An epidemic of obesity and the rising prevalence of diabetes, recently among children, is a definite cause for concern for our society. But who exactly is at risk? If I am not over weight, do I still need to worry?
There are two types of diabetes. Type 1 mostly affects children and young adults. In this condition, the pancreas ceases to produce the hormone Insulin, which lowers the blood sugar. The only way the body survives is to have daily (or even more frequent) Insulin injections. Type 2 used to be called “old age diabetes”, since it used to primarily affect aging adults. In this condition the body does opposite: it produces too much Insulin, necessary in order to fight excessive levels of blood sugar. However, it is poor quality Insulin, and this condition called Insulin Resistance. This type of diabetes is known to be hereditary, and also related to excessive weight and lack of exercise.
Often Type 2 diabetes is present for 3-5 years before being diagnosed. A fasting glucose level of 100 and above is cause for suspicion of diabetes. The test called Hemoglobin A1C (or glycosylated hemoglobin) is more definitive. It measures the average blood sugar for 3 months prior to running a test, thus giving an idea of overall situation with sugar control, not just on the day of the blood test. A normal result with the hemoglobin AIC test is below 5.7; and value above that may be considered diabetes. Clinical studies indicate that HgB A1C levels predict the likelihood of diabetes complications, including heart attack, stroke, poor circulation and risk of leg amputation, kidney failure, blindness, neuropathy, impotence… the list goes on. The American Association of Clinical Endocrinologists, recommends a target HgB A1C level of 7.0 or below, but in my opinion, that is not good enough for an individual patient. Anybody with diabetes should be aiming at 5.7. Only at that level are the risks of complications equal to that of the general population.
Can a thin, even underweight person have type 2 diabetes? Yes, but it is certainly not as common, and usually indicates a genetic predisposition. Because body size and weight are not predictive factors, I have made it a part of my routine practice to test HgbA1C once a year for all my patients.

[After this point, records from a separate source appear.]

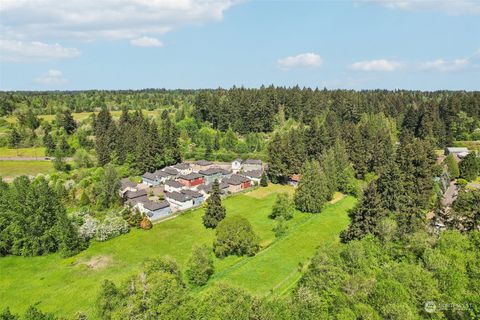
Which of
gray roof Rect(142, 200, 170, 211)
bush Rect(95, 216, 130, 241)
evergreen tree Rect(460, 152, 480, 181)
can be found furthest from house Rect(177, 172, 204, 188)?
evergreen tree Rect(460, 152, 480, 181)

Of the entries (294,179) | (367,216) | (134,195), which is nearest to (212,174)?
(294,179)

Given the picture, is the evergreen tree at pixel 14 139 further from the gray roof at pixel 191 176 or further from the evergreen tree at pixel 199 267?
the evergreen tree at pixel 199 267

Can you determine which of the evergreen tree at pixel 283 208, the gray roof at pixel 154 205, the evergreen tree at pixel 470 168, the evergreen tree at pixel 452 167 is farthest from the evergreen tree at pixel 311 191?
the evergreen tree at pixel 470 168

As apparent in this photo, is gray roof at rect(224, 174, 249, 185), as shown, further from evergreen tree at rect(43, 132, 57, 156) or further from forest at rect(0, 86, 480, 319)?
evergreen tree at rect(43, 132, 57, 156)

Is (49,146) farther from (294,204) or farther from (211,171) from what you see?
(294,204)

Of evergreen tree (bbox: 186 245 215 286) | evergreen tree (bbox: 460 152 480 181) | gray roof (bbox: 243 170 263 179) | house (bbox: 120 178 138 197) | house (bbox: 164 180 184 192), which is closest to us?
evergreen tree (bbox: 186 245 215 286)

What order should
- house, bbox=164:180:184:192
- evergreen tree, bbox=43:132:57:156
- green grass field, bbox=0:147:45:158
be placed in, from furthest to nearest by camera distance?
green grass field, bbox=0:147:45:158
evergreen tree, bbox=43:132:57:156
house, bbox=164:180:184:192

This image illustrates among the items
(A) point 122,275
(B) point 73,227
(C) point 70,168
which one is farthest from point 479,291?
(C) point 70,168
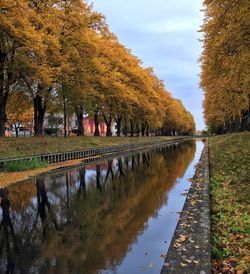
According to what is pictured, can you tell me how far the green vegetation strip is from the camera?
20547 mm

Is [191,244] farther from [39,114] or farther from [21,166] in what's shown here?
[39,114]

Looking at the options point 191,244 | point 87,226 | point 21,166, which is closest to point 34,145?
point 21,166

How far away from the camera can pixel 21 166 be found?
21.0 m

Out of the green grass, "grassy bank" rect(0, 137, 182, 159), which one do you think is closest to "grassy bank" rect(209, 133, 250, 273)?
the green grass

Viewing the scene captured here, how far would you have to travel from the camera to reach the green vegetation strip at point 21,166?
2055 centimetres

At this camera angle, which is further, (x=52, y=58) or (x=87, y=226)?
(x=52, y=58)

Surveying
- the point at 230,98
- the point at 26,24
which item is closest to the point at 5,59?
the point at 26,24

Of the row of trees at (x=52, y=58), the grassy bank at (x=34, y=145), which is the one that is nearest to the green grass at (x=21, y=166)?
the grassy bank at (x=34, y=145)

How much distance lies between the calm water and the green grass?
4.51 metres

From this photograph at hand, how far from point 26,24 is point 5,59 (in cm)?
488

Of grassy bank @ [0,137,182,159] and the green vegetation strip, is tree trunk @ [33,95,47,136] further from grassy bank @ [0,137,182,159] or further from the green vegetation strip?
the green vegetation strip

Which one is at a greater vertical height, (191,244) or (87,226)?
(191,244)

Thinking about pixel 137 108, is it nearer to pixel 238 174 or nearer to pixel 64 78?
pixel 64 78

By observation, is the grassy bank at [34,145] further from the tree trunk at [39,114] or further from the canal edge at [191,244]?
the canal edge at [191,244]
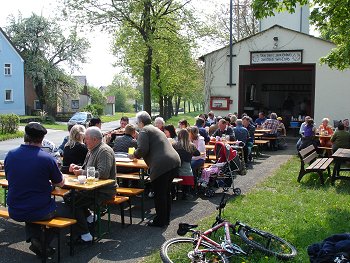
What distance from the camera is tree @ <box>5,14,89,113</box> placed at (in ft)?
160

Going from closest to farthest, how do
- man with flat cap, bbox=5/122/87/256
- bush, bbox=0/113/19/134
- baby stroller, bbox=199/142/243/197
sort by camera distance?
man with flat cap, bbox=5/122/87/256 → baby stroller, bbox=199/142/243/197 → bush, bbox=0/113/19/134

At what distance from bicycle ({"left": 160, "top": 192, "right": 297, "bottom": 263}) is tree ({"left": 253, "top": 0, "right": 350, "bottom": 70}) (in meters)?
5.35

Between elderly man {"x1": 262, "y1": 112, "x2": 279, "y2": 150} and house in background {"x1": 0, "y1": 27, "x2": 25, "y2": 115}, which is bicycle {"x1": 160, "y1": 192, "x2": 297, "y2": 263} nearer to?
elderly man {"x1": 262, "y1": 112, "x2": 279, "y2": 150}

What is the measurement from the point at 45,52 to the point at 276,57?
35495mm

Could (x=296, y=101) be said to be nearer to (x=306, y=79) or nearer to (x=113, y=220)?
(x=306, y=79)

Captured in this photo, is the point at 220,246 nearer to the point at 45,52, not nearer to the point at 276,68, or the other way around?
the point at 276,68

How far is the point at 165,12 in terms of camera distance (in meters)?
24.8

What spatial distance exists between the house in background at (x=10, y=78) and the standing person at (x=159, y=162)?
43.5 meters

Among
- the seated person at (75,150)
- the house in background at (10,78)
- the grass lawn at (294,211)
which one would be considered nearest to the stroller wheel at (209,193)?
the grass lawn at (294,211)

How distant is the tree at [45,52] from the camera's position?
4888 centimetres

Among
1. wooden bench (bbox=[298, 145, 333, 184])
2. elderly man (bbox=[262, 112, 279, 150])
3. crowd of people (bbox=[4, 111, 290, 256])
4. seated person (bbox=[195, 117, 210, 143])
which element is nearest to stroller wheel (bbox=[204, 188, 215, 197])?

Treatment of type 2 diabetes always starts with proper diet, exercise, and if overweight, weight loss efforts. It’s worth spending time explaining to the patient what exactly they need to consider and focus on their diet. I make sure my patients know about the Glycemic Index of various foods and try to stick to low Glycemic Index choices. Monitoring blood sugar at home often helps patients understand how their diet effects sugar levels. My typical recommendation is to test twice a day at the beginning of the diagnosis: once before a meal, and again 90-120 minutes after. Rotate testing around different meals to learn what’s happening based on time of day and what’s eaten. I recommend keeping a log of these readings as well as detailed description of the meal. I then review this “homework assignment” in 2-3 weeks.
Daily exercise of at least 30 minutes is a must. It has to become a priority a priority no matter how busy we are with our schedules and responsibilities.
If diet and exercise do not bring desired results, I prescribe oral medication. Nowadays, we are fortunate to have a variety of choices, some of which may help lose weight in addition to controlling blood sugar.
Insulin injections may be needed at later stages of type 2 diabetes. By then the pancreas becomes exhausted and can no longer produce Insulin.
Exercising and eating natural foods go a long way towards increased quality of life – such habits are certainly preferable to needing daily injections! However, preventing diabetes is a more basic goal than life quality, as it is the leading cause of death in the United States, in part due to being an underlying factor of heart disease. Simply put, it is a vital medical issue; beyond quality of life, at its heart is the question of life itself.